+++ TEXTO FORNECIDO
A pergunta clássica que se faz em relação a CPIs – dará em pizza? – não cabe à recém-instalada no Senado para apurar o desempenho do governo federal no trato da epidemia da Covid-19.

Desta vez, cabe o dito por personagem de Guimarães Rosa: o que importa é o processo, não o resultado.

Ou, de outro modo: neste caso, o processo já será o resultado.

Sofridas as primeiras derrotas na tentativa de inviabilizar a CPI e, diante do fato consumado, controlá-la, inclusive querendo impedir o relator senador Renan Calheiros, Bolsonaro e sua trupe veem-se agora com um tremendo abacaxi à mão e sem nenhuma habilidade para descascá-lo.
E sem força para tanto.

Até um dos próceres do “centrão”, o senador piauiense Ciro Nogueira, do PP, parece disposto a jogar na dúbia função de criar dificuldades e tentar obter vantagens nas suas relações com o Planalto. Na eleição do presidente da Comissão votou contra o governo.
++++++
+++ DADOS BRUTOS
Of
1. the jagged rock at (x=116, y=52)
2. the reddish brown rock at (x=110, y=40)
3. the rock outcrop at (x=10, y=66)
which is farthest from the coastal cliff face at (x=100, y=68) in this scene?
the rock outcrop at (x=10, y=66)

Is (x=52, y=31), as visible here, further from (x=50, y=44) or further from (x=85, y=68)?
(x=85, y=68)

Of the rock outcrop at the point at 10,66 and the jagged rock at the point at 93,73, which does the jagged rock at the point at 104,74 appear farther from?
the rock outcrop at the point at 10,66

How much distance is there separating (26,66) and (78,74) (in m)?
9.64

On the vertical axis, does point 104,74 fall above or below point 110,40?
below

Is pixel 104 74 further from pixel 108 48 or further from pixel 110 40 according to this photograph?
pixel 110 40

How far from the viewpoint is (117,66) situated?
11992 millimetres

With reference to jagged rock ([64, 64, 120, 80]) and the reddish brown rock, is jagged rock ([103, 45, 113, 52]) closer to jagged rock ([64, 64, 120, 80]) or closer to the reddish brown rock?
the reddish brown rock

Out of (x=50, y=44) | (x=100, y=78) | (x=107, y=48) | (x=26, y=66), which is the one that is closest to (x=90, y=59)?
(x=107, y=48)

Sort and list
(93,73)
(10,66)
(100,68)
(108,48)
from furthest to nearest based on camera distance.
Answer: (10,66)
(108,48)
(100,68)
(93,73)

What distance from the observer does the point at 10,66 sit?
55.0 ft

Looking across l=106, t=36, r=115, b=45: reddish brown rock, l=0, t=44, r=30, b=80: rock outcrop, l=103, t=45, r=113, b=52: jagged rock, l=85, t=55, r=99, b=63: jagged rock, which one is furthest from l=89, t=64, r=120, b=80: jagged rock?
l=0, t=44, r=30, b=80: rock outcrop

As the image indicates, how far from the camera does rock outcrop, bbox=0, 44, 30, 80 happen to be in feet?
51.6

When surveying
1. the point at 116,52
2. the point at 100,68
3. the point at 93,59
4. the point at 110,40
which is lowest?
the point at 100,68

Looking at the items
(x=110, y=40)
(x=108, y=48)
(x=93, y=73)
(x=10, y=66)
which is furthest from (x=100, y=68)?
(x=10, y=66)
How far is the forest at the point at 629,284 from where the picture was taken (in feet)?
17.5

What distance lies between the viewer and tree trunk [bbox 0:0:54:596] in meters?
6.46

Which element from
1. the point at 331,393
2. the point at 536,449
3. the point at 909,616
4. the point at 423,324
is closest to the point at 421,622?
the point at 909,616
++++++
*EXERCÍCIOS*:
• 1. Copie do texto sobre a CPI da Covid o trecho entre "E sem força" e "contra o governo.", inclusive.
• 2. Como seguiria o texto sobre a CPI da Covid? Prossiga com ele a partir da última frase apresentada.
As entradas vêm de outra fonte, sem relação com o texto sobre a CPI da Covid.

*RESPOSTAS DAS ATIVIDADES*:
• 1.
E sem força para tanto.

Até um dos próceres do “centrão”, o senador piauiense Ciro Nogueira, do PP, parece disposto a jogar na dúbia função de criar dificuldades e tentar obter vantagens nas suas relações com o Planalto. Na eleição do presidente da Comissão votou contra o governo.

• 2.
Em princípio, a correlação de forças contra o governo é de sete a quatro. A que se soma a truculência e inabilidade do presidente, que podem gerar muitos gols contra.

A pauta começará pelo emblemático caso de Manaus, tragédia sob todos os títulos, visivelmente associada à insensibilidade e à incompetência do então ministro da Saúde, general Pazuello, que proclamou diante de câmeras de TV apenas cumprir as ordens “dele”, Bolsonaro.

Pazuello deve ser o primeiro a depor na CPI, de uma lista inicial de 24 atuais e ex-integrantes do governo.

E a cada instante surgem mais revelações comprometedoras. O que a CPI por acaso não venha a apurar, a grande mídia antecipa.

Grandes e “pequenas” mancadas, como a que registra Elio Gaspari em sua coluna na Folha de S. Paulo: “O programa Pátria Voluntária, aninhado no Palácio do Planalto com o objetivo de recolher doações para enfrentar a pandemia, gastou R$ 9,3 milhões para fazer propaganda de si e arrecadou R$ 5,89 milhões.”

Pois bem, se não dará em pizza, dará em quê?

A propósito de um comentário em meu canal no YouTube uma amiga me cobrou uma referência explicita à possibilidade do impeachment.

Respondi que me parecia precipitada a afirmação, antes mesmo do início dos trabalhos da CPI. Não há (ainda) na Câmara e no Senado uma correlação de forças favorável ao impedimento do presidente.

E, por enquanto, nas hostes oposicionistas os esforços parecem se concentrar no acúmulo de forças para o pleito vindouro.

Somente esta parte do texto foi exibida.